Most people associate California with wine, especially since the state has many of the country’s most celebrated vinous regions. At the same time, California has also emerged as one of the best destinations for beer due to the recent, precipitous growth of microbreweries. In particular, San Diego has earned recognition as one of the best cities in the whole country for beer, offering a wide range of different breweries playing with various styles. For people who enjoy beer, a visit to San Diego is not complete without visiting at least one brewery. Some of the top options include the following:
1. Ballast Point Miramar
While Ballast Point has become a national brand, the original brewery, which continues to produce all of the flagship Sculpin beer, is based in the Miramar neighborhood of San Diego. The space itself is stunning, with massive copper brew kettles and towering grain silos. Plus, it is very spacious, so finding a bar seat or some other corner to relax is not difficult.
The highlight of the brewery is the large indoor/outdoor patio for enjoying the temperate San Diego climate while trying out some new beers. While the brewery offers all of the typical favorites, it’s more fun to try the experimental concoctions served in house. Ballast Point also has a restaurant with exceptional food, although the wait for a table can get quite long, so it’s not always a good idea to show up hungry.
Not far from Ballast Point is AleSmith, a huge brewery with lots of space. Guests will find a patio, loft area, and “hidden” room, as well as a museum. Plus, the selection of beers is lengthy, and they tend not to disappoint.
Moreover, AleSmith always finishes strong at the San Diego International Beer Festival. One of the highest-rated offerings is the Hawaiian Speedway Stout, although many lighter varieties are on tap. The “hidden” room right off the main room focuses on beers aged in bourbon barrels. Another plus here is that the patio always features various local food trucks to help balance out the high alcohol content of the beers. Visitors should also check if any special events are happening on the patio.
3. Stone Brewing
Opened in 1997, Stone Brewing is in many ways responsible for making San Diego the mecca of craft beer that it has become. One of the first microbreweries in the area, Stone has earned an international reputation for excellence. Stone now has several different locations in the area, but the flagship and not-to-be-missed location is in Escondido. This location takes up an entire block and the interior lives up to the beer’s name and bottle design with huge stone facades and menacing gargoyles. The world-class patio and gardens are where the majority of visitors will choose to spend their time. Trees and water features make the whole area feel very peaceful.

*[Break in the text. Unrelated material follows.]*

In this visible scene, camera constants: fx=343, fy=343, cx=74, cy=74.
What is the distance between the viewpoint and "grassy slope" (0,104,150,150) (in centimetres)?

As far as the beers go, all the favorites are on tap with some rarer offerings. The upstairs and downstairs taps are different, however, so guests should pay close attention. Also, it is worth noting that parking can get quite difficult.
With one of the more interesting stories behind the breweries in San Diego, Mikkeller is headed by “gypsy brewer” Mikkel. He crafts his beers in Denmark and ships them around the world, including Mikkeller in San Diego’s Little Italy.
Beer fans should note that the brewery does produce beers on site using recipes developed and approved by Mikkel. This option is great for people who have an adventurous palate and want to try a wide variety of different flavors at a single, relaxed location.
5. Port Brewing and The Lost Abbey
This two-in-one option is very unique. One wall has taps from Port and the other features taps from Lost Abbey. Guests can try both and mingle in the space between. The brewery itself is stripped down, without the glitz of some of the larger names in the area, but it has its own charm.
Port specializes in IPAs while Lost Abbey offers Belgian beers. Beers from the latter are made according to tradition, so they are some of the closest to European brews that can be found in the United States. The two breweries do not really compete with each other in terms of style since they are going after very different experiences. This option can prove a great choice for groups of people with different tastes.
6. Pizza Port
This brewery grew fast and now has multiple locations. A fan favorite remains the Carlsbad location as it has a distinct 1980s vibe complete with vintage arcade games. The pizza is great, but the beer here remains the real pull. Pizza Port does IPAs and stouts remarkably well and the locations generally have a number of rotating, one-off options for people who want something new and exciting. People who want to experience the original location should head to Solana Beach. This location does not have the same nostalgic vibe, but it is still a lot of fun and located close to other microbreweries.